**EXERCISE BRIEF:** Take the line containing "Is the answer" and every line after it to the end of the material below; reproduce them exactly, without pictures.

>> start

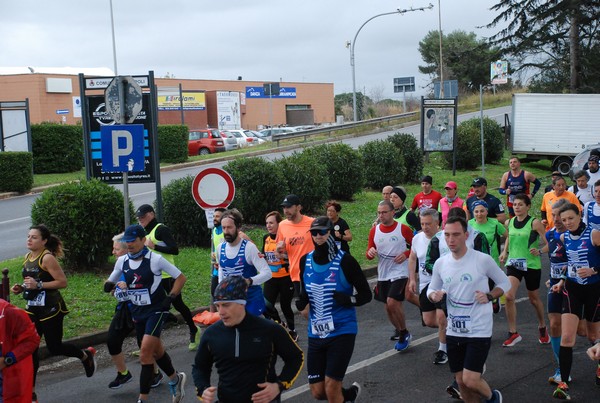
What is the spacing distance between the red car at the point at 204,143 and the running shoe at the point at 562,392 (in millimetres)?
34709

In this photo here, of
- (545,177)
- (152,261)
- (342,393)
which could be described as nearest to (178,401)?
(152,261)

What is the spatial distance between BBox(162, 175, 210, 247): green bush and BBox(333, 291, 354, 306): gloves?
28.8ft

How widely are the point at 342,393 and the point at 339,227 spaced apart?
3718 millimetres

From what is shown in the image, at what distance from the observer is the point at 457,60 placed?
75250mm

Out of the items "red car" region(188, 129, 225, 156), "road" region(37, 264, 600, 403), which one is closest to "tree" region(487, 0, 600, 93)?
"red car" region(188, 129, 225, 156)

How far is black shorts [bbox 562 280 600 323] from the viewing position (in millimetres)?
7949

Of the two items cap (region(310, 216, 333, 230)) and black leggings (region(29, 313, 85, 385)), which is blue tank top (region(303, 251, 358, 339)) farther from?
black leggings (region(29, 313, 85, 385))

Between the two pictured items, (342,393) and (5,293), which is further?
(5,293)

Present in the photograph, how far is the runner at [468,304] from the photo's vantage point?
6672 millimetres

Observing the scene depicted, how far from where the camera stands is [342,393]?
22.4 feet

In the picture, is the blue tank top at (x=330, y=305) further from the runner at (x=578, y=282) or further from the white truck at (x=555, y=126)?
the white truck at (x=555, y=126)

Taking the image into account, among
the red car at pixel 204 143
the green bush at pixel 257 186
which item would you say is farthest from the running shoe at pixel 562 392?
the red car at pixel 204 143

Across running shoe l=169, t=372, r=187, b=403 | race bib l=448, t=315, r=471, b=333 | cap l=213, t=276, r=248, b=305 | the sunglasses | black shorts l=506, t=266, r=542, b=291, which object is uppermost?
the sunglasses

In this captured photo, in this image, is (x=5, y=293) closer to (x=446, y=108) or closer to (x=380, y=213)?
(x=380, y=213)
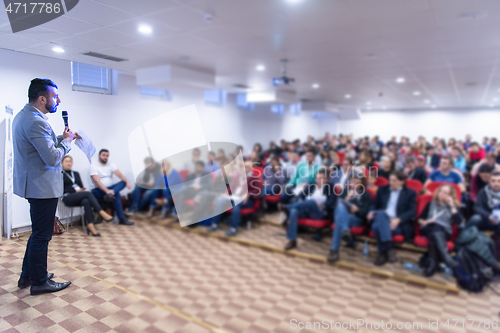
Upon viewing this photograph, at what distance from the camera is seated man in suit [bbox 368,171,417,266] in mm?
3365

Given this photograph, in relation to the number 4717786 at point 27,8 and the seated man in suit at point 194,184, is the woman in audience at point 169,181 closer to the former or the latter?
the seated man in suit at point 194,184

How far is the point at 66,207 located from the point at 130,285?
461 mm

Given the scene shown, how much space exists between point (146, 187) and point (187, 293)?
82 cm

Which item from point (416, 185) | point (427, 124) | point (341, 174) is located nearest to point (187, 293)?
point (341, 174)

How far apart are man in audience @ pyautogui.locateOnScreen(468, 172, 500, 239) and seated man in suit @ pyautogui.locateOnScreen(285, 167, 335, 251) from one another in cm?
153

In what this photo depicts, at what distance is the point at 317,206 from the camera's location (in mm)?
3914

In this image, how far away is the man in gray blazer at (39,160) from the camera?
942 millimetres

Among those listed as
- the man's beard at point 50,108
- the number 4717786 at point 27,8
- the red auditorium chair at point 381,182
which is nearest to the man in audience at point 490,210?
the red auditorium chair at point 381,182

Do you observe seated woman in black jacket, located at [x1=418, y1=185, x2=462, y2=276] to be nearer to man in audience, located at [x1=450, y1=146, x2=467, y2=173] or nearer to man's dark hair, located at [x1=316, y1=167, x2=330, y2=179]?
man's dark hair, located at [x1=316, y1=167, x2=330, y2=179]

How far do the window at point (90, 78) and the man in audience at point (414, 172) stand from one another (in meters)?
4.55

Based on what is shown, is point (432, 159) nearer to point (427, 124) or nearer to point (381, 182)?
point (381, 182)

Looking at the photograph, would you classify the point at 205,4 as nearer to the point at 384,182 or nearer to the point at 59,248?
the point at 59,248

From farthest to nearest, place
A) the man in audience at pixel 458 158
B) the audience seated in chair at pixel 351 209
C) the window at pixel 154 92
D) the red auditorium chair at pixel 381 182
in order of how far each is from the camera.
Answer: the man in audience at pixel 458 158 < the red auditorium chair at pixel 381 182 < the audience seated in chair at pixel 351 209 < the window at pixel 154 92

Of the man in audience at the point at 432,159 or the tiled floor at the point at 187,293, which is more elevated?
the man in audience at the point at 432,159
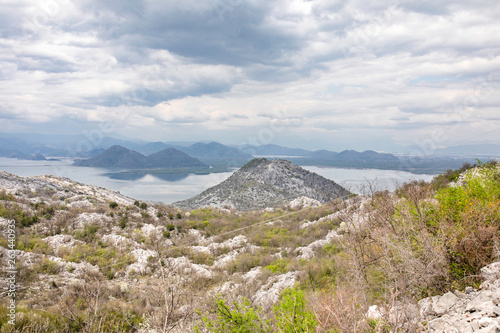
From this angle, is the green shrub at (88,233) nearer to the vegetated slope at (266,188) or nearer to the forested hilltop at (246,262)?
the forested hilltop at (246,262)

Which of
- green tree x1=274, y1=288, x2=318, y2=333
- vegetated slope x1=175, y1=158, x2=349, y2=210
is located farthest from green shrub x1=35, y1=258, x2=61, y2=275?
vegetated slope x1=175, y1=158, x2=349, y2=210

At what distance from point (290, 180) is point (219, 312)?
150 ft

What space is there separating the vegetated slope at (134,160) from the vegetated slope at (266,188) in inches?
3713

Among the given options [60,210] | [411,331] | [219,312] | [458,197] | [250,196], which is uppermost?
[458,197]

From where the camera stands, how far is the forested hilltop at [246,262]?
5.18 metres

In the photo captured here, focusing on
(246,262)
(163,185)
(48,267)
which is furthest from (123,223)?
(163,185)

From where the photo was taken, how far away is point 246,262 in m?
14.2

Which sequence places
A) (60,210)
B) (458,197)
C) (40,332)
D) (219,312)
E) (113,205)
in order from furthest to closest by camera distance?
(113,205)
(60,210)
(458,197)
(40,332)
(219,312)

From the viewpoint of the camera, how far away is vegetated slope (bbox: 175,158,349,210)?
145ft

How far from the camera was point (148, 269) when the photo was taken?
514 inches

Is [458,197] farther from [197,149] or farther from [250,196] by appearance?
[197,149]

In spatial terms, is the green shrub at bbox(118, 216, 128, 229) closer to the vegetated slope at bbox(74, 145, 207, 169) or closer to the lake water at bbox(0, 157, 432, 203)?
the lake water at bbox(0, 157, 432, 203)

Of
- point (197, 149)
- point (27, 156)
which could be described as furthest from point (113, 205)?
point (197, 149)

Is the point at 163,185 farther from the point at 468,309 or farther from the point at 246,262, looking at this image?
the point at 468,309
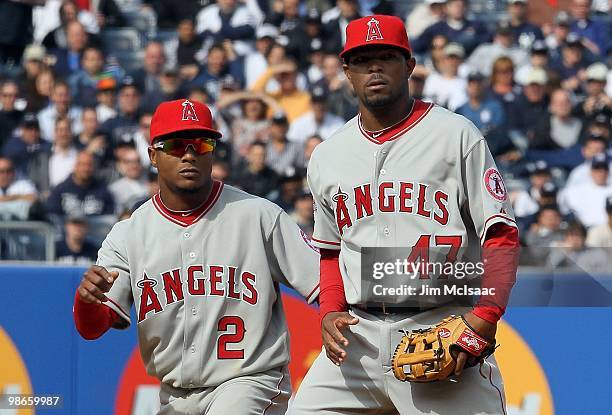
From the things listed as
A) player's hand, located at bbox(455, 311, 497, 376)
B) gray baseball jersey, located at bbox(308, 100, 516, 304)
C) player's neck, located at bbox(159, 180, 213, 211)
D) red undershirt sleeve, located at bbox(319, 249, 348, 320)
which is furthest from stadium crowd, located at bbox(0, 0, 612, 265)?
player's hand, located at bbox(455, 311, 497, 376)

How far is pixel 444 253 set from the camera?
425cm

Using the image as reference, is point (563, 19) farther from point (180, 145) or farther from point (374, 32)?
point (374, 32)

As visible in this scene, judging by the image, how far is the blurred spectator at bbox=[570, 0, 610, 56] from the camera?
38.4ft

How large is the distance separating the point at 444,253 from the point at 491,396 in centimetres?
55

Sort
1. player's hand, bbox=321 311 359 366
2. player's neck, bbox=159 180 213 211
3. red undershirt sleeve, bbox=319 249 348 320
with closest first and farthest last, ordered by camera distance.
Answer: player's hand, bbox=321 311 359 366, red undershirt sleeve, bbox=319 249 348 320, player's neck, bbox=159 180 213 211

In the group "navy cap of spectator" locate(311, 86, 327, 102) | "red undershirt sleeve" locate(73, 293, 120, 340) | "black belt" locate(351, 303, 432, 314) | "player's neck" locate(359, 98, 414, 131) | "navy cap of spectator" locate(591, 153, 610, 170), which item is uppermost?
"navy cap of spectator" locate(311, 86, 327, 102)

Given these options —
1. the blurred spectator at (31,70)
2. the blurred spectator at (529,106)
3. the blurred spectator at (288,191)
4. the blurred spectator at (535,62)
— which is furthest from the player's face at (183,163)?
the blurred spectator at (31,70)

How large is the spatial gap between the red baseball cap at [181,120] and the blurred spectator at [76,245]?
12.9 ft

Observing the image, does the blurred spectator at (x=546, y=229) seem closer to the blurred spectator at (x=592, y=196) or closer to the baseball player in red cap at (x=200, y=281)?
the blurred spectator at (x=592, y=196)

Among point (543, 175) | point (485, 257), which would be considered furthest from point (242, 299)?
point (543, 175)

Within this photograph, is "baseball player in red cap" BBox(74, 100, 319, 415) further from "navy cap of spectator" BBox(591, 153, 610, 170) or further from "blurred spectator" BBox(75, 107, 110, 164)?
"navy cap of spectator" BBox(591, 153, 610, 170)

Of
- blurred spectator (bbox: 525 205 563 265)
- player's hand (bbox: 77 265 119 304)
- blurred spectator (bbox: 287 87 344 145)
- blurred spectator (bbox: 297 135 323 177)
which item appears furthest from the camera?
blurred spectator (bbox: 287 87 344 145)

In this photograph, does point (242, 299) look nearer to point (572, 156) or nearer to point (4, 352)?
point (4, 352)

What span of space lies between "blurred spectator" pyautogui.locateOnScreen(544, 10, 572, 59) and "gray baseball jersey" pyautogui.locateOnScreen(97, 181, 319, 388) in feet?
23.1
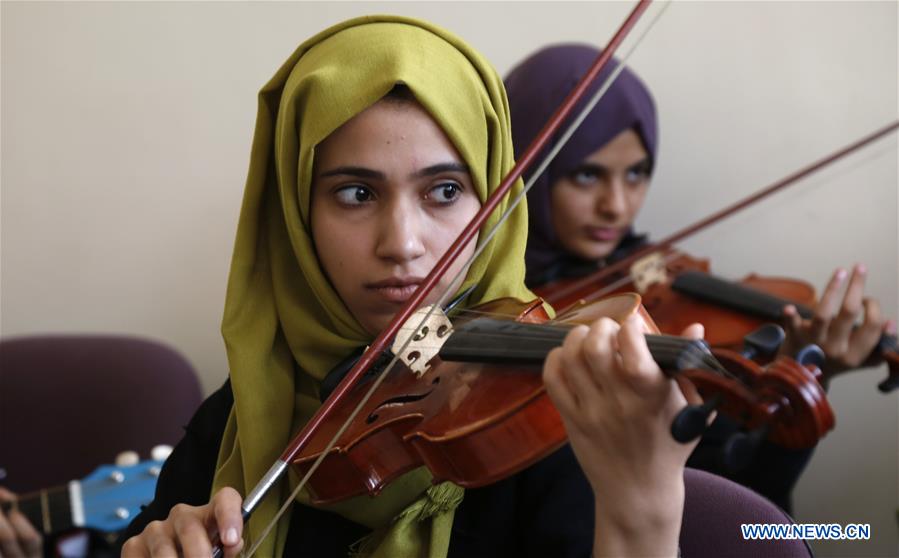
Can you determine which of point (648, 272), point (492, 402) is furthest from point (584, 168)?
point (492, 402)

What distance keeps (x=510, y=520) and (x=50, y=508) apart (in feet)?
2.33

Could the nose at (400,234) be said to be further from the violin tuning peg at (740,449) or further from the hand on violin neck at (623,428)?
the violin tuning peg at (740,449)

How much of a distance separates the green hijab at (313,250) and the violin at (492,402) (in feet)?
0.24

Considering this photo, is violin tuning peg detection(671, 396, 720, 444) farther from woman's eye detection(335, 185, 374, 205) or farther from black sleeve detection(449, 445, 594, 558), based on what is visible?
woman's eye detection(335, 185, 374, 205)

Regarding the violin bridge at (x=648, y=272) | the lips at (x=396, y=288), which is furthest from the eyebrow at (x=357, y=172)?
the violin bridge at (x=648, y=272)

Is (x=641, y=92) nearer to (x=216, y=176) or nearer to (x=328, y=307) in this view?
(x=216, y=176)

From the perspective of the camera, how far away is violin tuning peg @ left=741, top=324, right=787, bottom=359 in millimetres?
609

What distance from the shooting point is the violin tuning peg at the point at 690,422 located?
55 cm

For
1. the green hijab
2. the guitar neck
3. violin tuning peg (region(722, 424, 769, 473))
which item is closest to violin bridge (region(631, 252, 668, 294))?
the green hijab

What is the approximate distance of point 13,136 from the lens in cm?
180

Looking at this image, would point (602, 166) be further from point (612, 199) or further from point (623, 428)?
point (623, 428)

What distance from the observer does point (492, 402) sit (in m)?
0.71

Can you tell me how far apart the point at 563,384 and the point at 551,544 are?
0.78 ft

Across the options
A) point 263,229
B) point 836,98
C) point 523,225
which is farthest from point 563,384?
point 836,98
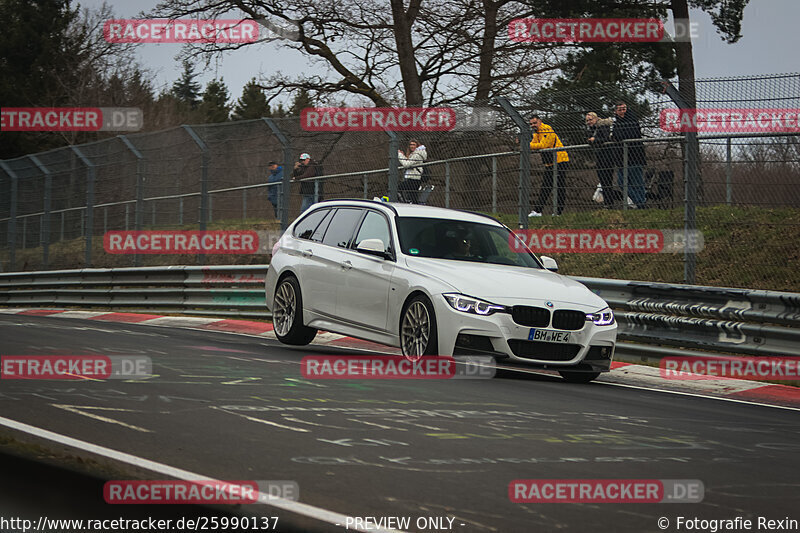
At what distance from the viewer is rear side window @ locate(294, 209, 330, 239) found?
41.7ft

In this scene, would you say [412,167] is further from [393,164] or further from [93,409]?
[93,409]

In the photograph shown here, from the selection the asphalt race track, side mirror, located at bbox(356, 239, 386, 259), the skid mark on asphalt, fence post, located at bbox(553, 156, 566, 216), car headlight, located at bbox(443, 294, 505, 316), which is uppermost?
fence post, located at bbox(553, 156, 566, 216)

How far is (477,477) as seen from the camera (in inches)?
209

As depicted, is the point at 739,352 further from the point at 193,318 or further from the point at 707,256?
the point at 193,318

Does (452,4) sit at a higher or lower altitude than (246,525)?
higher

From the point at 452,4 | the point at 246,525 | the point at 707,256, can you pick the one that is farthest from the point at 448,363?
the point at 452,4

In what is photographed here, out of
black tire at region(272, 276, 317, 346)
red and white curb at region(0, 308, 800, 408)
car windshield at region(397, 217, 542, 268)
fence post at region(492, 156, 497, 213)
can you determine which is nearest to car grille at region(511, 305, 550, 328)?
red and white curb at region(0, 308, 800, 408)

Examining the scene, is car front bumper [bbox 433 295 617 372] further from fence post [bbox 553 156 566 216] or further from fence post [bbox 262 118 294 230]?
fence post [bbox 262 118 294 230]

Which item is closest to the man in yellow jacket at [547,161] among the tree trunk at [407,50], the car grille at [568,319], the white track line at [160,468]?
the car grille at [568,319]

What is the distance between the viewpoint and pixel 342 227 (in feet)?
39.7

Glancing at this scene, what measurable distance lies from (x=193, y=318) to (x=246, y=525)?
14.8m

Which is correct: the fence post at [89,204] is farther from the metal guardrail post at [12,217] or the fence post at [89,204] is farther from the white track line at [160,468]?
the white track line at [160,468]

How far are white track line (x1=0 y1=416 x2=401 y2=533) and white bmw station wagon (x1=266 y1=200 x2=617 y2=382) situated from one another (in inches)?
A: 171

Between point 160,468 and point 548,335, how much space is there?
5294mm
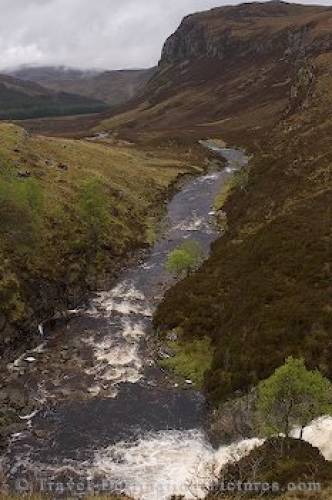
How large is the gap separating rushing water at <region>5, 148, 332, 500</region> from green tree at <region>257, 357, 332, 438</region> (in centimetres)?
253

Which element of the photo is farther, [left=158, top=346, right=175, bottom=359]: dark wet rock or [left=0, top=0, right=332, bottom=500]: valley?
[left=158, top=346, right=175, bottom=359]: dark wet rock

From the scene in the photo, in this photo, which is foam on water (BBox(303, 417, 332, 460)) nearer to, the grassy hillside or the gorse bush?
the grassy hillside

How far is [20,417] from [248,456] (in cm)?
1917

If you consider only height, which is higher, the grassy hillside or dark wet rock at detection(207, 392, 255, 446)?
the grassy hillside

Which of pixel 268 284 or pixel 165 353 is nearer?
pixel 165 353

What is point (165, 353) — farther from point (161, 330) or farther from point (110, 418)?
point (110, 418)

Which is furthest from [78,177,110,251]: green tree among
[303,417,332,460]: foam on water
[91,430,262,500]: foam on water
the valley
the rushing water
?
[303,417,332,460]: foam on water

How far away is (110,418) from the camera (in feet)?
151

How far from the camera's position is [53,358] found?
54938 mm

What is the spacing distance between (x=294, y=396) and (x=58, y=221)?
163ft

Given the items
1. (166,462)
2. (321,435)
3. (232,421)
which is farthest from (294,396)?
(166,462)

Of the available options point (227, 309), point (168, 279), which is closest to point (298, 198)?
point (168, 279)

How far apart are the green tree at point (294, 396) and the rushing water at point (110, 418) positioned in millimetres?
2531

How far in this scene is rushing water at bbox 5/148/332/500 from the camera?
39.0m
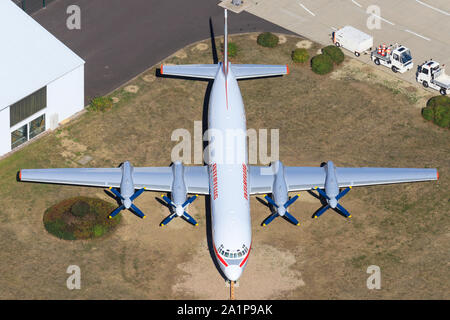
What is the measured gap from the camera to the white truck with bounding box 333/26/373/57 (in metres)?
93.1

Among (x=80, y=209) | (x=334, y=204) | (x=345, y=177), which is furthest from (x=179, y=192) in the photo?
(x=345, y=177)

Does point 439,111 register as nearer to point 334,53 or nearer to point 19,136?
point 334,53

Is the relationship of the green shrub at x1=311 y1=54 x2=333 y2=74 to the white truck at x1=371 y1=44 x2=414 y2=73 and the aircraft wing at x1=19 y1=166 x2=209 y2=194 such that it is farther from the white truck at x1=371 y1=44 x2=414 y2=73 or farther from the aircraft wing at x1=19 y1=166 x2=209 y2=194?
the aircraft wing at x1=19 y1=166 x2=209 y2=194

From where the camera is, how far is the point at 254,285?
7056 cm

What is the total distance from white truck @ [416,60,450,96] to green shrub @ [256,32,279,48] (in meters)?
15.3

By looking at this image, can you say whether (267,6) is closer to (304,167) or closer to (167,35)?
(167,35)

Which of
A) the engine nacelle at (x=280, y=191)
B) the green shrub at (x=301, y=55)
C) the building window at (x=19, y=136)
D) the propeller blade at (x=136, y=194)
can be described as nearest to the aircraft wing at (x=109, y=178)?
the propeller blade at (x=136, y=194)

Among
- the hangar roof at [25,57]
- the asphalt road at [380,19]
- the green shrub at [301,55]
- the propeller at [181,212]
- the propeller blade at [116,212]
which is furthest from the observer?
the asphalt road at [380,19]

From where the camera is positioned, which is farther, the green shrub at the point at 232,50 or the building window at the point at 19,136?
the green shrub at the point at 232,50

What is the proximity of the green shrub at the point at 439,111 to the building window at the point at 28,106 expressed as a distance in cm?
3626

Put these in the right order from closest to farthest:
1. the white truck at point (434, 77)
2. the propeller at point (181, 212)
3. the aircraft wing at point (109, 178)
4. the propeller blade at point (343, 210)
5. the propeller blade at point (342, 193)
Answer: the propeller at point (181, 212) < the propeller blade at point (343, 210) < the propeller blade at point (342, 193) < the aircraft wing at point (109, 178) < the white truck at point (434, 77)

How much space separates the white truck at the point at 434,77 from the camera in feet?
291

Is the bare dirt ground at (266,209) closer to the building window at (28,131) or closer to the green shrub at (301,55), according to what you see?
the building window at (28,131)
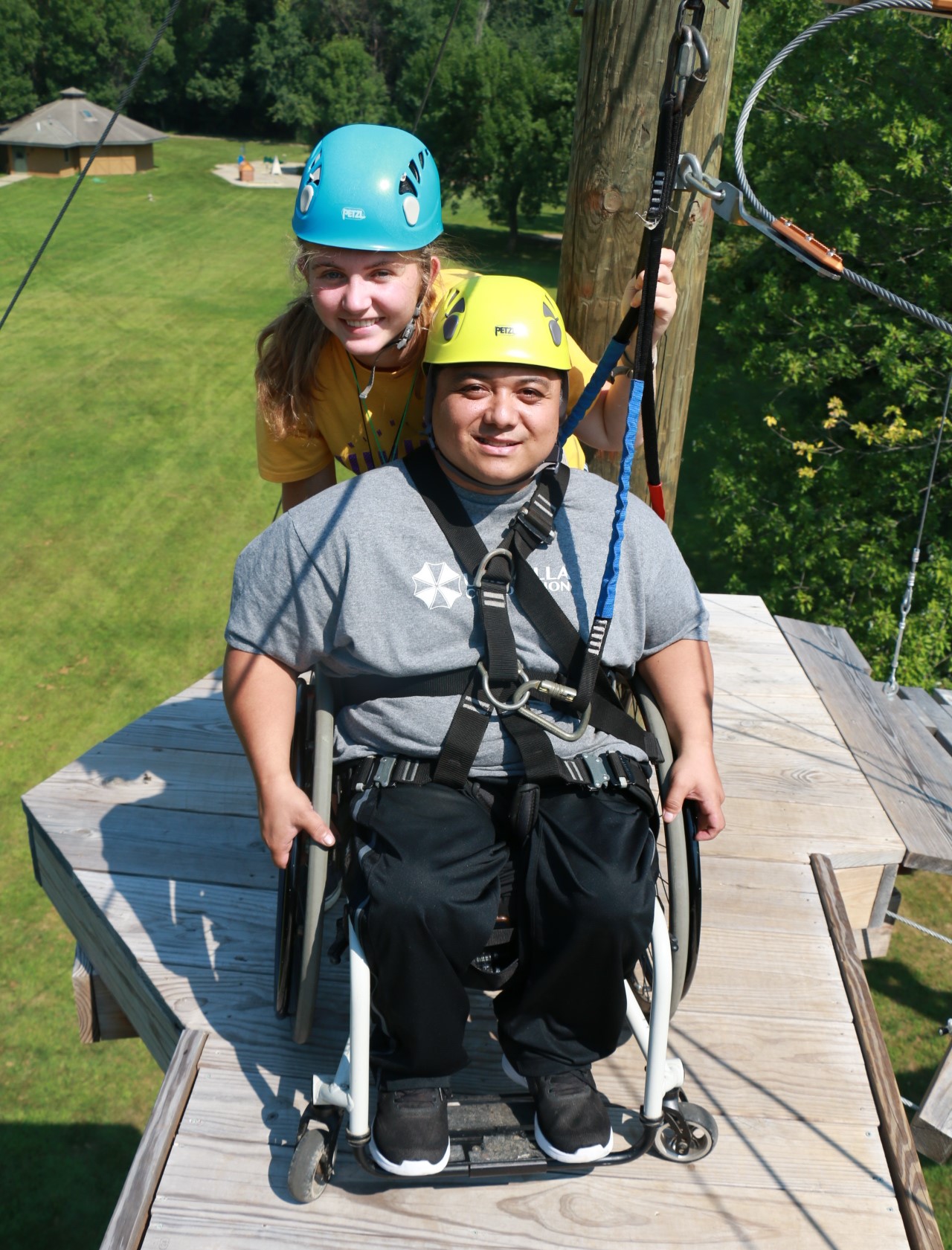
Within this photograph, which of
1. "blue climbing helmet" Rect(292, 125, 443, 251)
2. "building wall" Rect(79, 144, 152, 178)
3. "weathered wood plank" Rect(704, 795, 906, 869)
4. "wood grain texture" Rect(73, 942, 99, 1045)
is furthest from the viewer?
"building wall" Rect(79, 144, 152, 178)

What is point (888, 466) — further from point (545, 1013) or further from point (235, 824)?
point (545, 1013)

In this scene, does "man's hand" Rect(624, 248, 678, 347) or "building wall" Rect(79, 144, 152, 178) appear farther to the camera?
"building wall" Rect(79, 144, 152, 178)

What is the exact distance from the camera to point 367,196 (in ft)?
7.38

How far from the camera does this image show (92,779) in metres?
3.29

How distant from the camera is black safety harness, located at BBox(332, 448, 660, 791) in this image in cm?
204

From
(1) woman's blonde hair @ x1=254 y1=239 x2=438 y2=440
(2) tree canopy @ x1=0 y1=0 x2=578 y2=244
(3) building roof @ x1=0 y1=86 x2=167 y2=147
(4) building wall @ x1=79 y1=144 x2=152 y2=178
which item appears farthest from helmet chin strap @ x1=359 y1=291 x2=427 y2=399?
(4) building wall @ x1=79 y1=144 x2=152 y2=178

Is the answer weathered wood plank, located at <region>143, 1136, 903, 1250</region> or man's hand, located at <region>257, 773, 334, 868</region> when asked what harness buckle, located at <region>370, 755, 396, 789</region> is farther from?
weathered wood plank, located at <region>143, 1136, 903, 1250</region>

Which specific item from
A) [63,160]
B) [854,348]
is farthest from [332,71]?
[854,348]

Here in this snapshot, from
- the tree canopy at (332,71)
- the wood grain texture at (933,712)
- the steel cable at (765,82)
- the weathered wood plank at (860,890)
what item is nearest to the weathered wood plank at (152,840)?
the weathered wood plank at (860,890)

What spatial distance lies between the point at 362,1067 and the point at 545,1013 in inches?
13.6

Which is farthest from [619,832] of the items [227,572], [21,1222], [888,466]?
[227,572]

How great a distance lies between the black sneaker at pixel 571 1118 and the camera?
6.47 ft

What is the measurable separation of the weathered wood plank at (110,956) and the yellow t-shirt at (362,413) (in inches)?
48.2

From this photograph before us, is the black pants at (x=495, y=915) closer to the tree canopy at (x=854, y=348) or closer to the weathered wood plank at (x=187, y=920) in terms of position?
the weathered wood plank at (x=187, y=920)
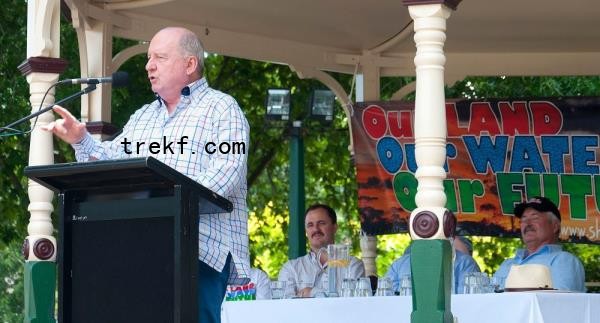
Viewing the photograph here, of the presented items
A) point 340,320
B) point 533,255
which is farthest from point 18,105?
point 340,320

>> end

**EXERCISE SOLUTION:**
Is the answer weathered wood plank, located at <region>143, 1136, 903, 1250</region> or man's hand, located at <region>257, 773, 334, 868</region> when asked what harness buckle, located at <region>370, 755, 396, 789</region> is farther from?
weathered wood plank, located at <region>143, 1136, 903, 1250</region>

Which specific item from
A) [63,160]
B) [854,348]
is farthest from [332,71]?
[854,348]

Here in this snapshot, from
- the tree canopy at (332,71)
- the wood grain texture at (933,712)
- the steel cable at (765,82)
- the weathered wood plank at (860,890)
what item is nearest to the weathered wood plank at (152,840)?
the weathered wood plank at (860,890)

What spatial distance lies between the point at 362,1067 and the point at 545,1013 in inches?
13.6

Which is farthest from [619,832] of the items [227,572], [21,1222], [888,466]?
[227,572]

How great a distance lies between the black sneaker at pixel 571 1118 and the camera?
6.47 ft

What is the measurable separation of the weathered wood plank at (110,956) and the yellow t-shirt at (362,413) (in inches)?
48.2

From this photograph before us, is the black pants at (x=495, y=915) closer to the tree canopy at (x=854, y=348) or closer to the weathered wood plank at (x=187, y=920) in terms of position?
the weathered wood plank at (x=187, y=920)
Viewing the photograph here, of the presented items
A) point 340,320
B) point 533,255
which is farthest from point 18,105?
point 340,320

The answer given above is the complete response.